*ページ抜粋*
○ ○ ○ ○ ○ ○ ○
カナダでは、この点に関して、持ち帰り後の食品の管理については基本的に「個人の責任」という考え方が一般的です。つまり、持ち帰った後の保存方法や消費のタイミングによって万一問題が発生しても、それは提供した店舗の責任にはならないという前提のもと、サービスが成り立っています。このような衛生観念や責任の所在に対する考え方の違いが、日加両国の持ち帰り文化に大きな差をもたらしていると言えるでしょう。
中華系レストラン容器
カナダ国内には多くの中華系レストランがあり、そうした店舗では、持ち帰り文化が特に強く根づいています。中華料理はもともと大皿での提供が多く、食べきれない分は自然に持ち帰るというスタイルが一般化しています。提供される容器も非常に実用的で、炒め物やご飯、スープなどを、それぞれ専用のプラスチック容器に分けて入れてくれるのが一般的です。
○ ○ ○ ○ ○ ○ ○
*作業依頼 1*
抜粋について、次の問いに答えてください。
(a) カナダでは、持ち帰り後の食品の管理について一般的にどのような考え方がされていますか。
(b) 中華料理はもともとどのような形で提供されることが多いですか。
(c) 中華系レストランでは、炒め物やご飯、スープなどをどのように容器に入れてくれますか。
*作業依頼 2*
抜粋の一部を正確に書き写してください。「カナダでは、この点に関して、」という語句を含む箇所から始め、「らしていると言えるでしょう。」で終えてください。
この後に続く行は、抜粋の内容とは関係がありません。

*記録データ*
○ ○ ○ ○ ○ ○ ○
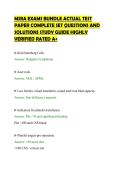 MSRA EXAMS BUNDLE ACTUAL TEST&NewLine;PAPER COMPLETE SET QUESTIONS AND&NewLine;SOLUTIONS STUDY GUIDE HIGHLY&NewLine;VERIFIED RATED A&plus;&NewLine;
○ ○ ○ ○ ○ ○ ○
*回答文 1*
(a) 基本的に「個人の責任」という考え方です。
(b) 大皿での提供が多いです。
(c) それぞれ専用のプラスチック容器に分けて入れてくれます。

*回答文 2*
カナダでは、この点に関して、持ち帰り後の食品の管理については基本的に「個人の責任」という考え方が一般的です。つまり、持ち帰った後の保存方法や消費のタイミングによって万一問題が発生しても、それは提供した店舗の責任にはならないという前提のもと、サービスが成り立っています。このような衛生観念や責任の所在に対する考え方の違いが、日加両国の持ち帰り文化に大きな差をもたらしていると言えるでしょう。